L'ordinanza n. 527 del 1975, emessa il 15 ottobre 1975 dal tribunale di Reggio Emilia é relativa ad un procedimento trasmesso ad esso per competenza dalla Corte di assise, investita della cognizione prima della legge del 1974.
Un iter particolare accompagna l'ordinanza n. 503 del 1975, emessa il 2 luglio 1975 dalla Corte di appello di Trento. Come per la precedente vi era stata rimessione del procedimento alla Corte di assise di tale città, procedimento passato, poi, dalla Corte al tribunale a seguito del mutare della competenza.
La questione respinta dal tribunale é stata riproposta e accolta in sede di appello contro la sentenza di condanna.
3. - Tutte le ordinanze sviluppano, sia pure con accentuazioni diverse, motivazioni conformi. Si lamenta, in particolare, che la legge n. 497 del 1974, non abbia affrontato, per il mancato inserimento in essa di una norma transitoria specifica, il problema della applicabilità della norma impugnata in procedimenti per delitti commessi prima della sua entrata in vigore, per cui, in mancanza di una norma transitoria, automaticamente troverebbe applicazione il principio di diritto processuale per il quale le leggi processuali entrano senz'altro in vigore allo scadere del termine generale o particolare decorrente dalla loro pubblicazione e si estenderebbero automaticamente oltre ai giudizi nuovi anche a quelli in corso, quantunque i relativi reati o rapporti siano stati commessi o siano insorti sotto l'imperio della legge processuale precedente.
Per i proponenti tale applicazione automatica sarebbe in contrasto con l'art. 25, primo comma, della Costituzione in forza del quale nessuno può essere distolto dal giudice naturale precostituito per legge, dovendosi interpretare la norma costituzionale nel senso che la determinazione della competenza deve riferirsi a "fattispecie astratte realizzabili in futuro, non già a posteriori, in relazione ad una regiudicanda già insorta", ossia "deve essere stabilita prima della commissione del fatto".

+-------+

## Compito assegnato
Ricopia alla lettera la parte del brano sulle ordinanze del 1975 che comincia con le parole "3. - Tutte le" e si ferma dopo "legge processuale precedente.".

## Voci di dati salvate
+-------+

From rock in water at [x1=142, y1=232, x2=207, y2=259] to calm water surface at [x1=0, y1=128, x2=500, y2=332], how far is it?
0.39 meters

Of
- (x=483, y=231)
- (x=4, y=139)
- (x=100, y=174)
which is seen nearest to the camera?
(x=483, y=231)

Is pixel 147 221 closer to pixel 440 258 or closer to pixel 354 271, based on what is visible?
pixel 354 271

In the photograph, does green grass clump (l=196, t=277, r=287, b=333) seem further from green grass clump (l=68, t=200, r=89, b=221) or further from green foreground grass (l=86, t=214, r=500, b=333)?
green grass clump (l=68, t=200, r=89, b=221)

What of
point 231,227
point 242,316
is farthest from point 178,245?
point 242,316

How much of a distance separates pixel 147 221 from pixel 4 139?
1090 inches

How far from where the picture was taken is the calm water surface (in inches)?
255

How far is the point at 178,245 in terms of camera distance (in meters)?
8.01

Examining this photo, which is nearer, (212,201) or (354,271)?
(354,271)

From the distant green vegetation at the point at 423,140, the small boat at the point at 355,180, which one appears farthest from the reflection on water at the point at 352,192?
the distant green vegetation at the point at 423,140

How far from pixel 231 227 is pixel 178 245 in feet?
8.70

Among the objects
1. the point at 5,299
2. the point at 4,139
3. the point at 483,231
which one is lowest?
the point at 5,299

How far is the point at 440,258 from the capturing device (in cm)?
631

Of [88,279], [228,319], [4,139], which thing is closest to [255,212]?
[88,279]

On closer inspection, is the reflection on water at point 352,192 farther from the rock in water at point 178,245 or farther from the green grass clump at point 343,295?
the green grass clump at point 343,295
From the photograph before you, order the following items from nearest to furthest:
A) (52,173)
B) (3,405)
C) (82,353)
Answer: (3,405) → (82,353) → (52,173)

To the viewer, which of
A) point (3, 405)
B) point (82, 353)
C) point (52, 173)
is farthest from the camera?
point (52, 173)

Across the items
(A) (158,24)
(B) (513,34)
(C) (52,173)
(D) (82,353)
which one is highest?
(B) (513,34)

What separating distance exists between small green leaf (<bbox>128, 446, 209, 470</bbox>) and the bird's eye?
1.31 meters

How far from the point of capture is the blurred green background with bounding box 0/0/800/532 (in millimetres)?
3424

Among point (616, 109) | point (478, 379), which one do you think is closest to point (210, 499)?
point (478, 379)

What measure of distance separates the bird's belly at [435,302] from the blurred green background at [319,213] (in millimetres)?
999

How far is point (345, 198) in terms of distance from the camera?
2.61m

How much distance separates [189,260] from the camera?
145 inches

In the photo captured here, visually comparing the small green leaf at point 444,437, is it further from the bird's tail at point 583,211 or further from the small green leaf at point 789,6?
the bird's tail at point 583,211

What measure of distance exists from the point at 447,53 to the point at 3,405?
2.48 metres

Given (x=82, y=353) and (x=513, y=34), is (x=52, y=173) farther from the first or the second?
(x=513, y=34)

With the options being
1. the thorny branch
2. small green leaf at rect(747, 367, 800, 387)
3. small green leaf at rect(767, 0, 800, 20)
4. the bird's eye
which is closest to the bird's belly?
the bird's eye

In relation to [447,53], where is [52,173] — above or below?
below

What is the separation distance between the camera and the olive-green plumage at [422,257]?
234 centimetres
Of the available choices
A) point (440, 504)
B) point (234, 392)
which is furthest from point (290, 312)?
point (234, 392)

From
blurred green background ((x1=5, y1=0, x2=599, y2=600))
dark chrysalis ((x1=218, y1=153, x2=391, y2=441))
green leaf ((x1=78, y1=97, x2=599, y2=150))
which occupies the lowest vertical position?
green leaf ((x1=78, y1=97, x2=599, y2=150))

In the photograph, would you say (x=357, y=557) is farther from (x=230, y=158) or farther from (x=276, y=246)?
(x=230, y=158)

+-------+

## Risposta al compito
3. - Tutte le ordinanze sviluppano, sia pure con accentuazioni diverse, motivazioni conformi. Si lamenta, in particolare, che la legge n. 497 del 1974, non abbia affrontato, per il mancato inserimento in essa di una norma transitoria specifica, il problema della applicabilità della norma impugnata in procedimenti per delitti commessi prima della sua entrata in vigore, per cui, in mancanza di una norma transitoria, automaticamente troverebbe applicazione il principio di diritto processuale per il quale le leggi processuali entrano senz'altro in vigore allo scadere del termine generale o particolare decorrente dalla loro pubblicazione e si estenderebbero automaticamente oltre ai giudizi nuovi anche a quelli in corso, quantunque i relativi reati o rapporti siano stati commessi o siano insorti sotto l'imperio della legge processuale precedente.